These days, it’s relatively easy to find undervalued stocks. After all, the TSX Index is down 9% from its highs this year. The undervalued stocks that I’ll highlight today have a few things in common. They’re leaders in their respective businesses, they’re well-run, and their financials are strong.
Without further ado, here are three wildly undervalued stocks that won’t be that way too much longer.
Intact Financial – A long history of outperformance
I’ve said it before, but this bears repeating. The state of the economy today is perilous. Rising interest rates and inflation will surely take their toll in the next few years. Because of this, it’s more important than ever to choose well-established companies that have solid earnings and balance sheets.
Intact Financial Corp. (TSX:IFC) is the largest provider of property and casualty insurance in Canada. Over recent years, Intact has grown by consolidating its industry. In fact, countless acquisitions have been completed over the years. This has led to a steady rise in revenue and the realization of cost synergies. In the last five years, Intact has almost doubled its revenue with a corresponding 163% increase in net income.
In its latest quarter, Intact’s earnings disappointed. This was due to the inflationary environment we’re in causing costs to move higher. Yet, the long-term story is still intact, and the company continues to act upon its growth strategy. Today, Intact continues to trade at undervalued levels that are not deserving of a company of this calibre. In fact, its price-to-earnings (P/E) ratio is a mere 13 times, which is far below its peer group despite better margins and returns.
Suncor stock – Undervalued yet wildly profitable
Suncor Energy Inc. (TSX:SU) is Canada’s largest integrated energy company. The diversified energy company boasts world-class assets and operations. It’s mostly been a reliable energy stock throughout its history. Today, Suncor stock trades at a mere 7.6 times earnings and 3.2 times cash flow.
Yet, Suncor’s results have been strong this year and they continue to improve. Last quarter, Suncor’s revenue increased almost 50% to $14.9 billion. Also, volumes and margins were solid, driving strong increases in cash flow and earnings. So why is Suncor stock so undervalued?
Well, it has a lot to do with the company’s safety record, which it is taking steps to address. For example, Suncor is installing state-of-the-art technology to improve safety. This includes technologies like fatigue management and collision awareness systems. The installation of these systems is progressing rapidly, and we’ll hopefully see some major improvements as a result.

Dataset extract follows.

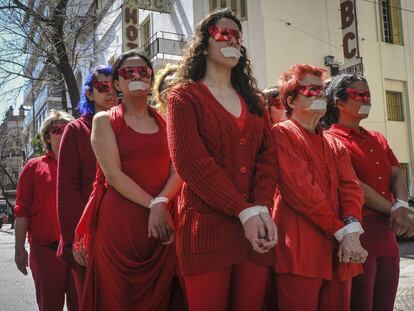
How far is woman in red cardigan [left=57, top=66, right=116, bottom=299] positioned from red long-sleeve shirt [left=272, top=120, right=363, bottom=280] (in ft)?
3.96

For now, though, SU stock continues to be one of the most undervalued stocks. Oil continues to trade at around $80. At this price, Suncor continues to generate solid profits and cash flows.

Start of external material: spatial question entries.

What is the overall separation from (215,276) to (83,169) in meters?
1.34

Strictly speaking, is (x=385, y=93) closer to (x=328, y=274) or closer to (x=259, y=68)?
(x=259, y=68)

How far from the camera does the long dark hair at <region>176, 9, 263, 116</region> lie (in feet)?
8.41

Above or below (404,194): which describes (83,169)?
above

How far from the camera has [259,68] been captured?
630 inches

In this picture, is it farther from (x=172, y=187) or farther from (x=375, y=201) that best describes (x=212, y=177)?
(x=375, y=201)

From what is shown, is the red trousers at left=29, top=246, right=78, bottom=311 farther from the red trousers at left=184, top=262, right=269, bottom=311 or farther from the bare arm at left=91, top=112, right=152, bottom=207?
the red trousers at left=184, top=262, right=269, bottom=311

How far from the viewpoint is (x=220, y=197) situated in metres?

Teck Resources – An undervalued stock with a bright future
Teck Resources Ltd. (TSX:TECK.B) is a $26 billion diversified mining, smelting, and refining giant. It has operations in Canada, the U.S., Chile, and Peru. The company has major positions in different base metals markets.
Undeniably, Teck is going through a difficult time. Inflationary pressures are hitting the company. Also, Teck is actively pursuing its strategy to increase its industry-leading copper growth. In fact, Teck’s QB2 copper mine is one of the world’s largest undeveloped copper resources. It has an initial life of 28 years with the potential for further growth. Lastly, Teck is rebalancing its portfolio to low carbon metals. While these longer-term strategic goals are very positive for the company in the long run, there are some negative immediate cost implications as investments are made.
Finally, beneath this ongoing transition, Teck continues to generate strong cash flows as well as maintain its healthy balance. It trades at 4 times cash flow and 1 times book value, despite its healthy return on equity of 19%. Therefore, this undervalued stock could see massive gains in the next few years.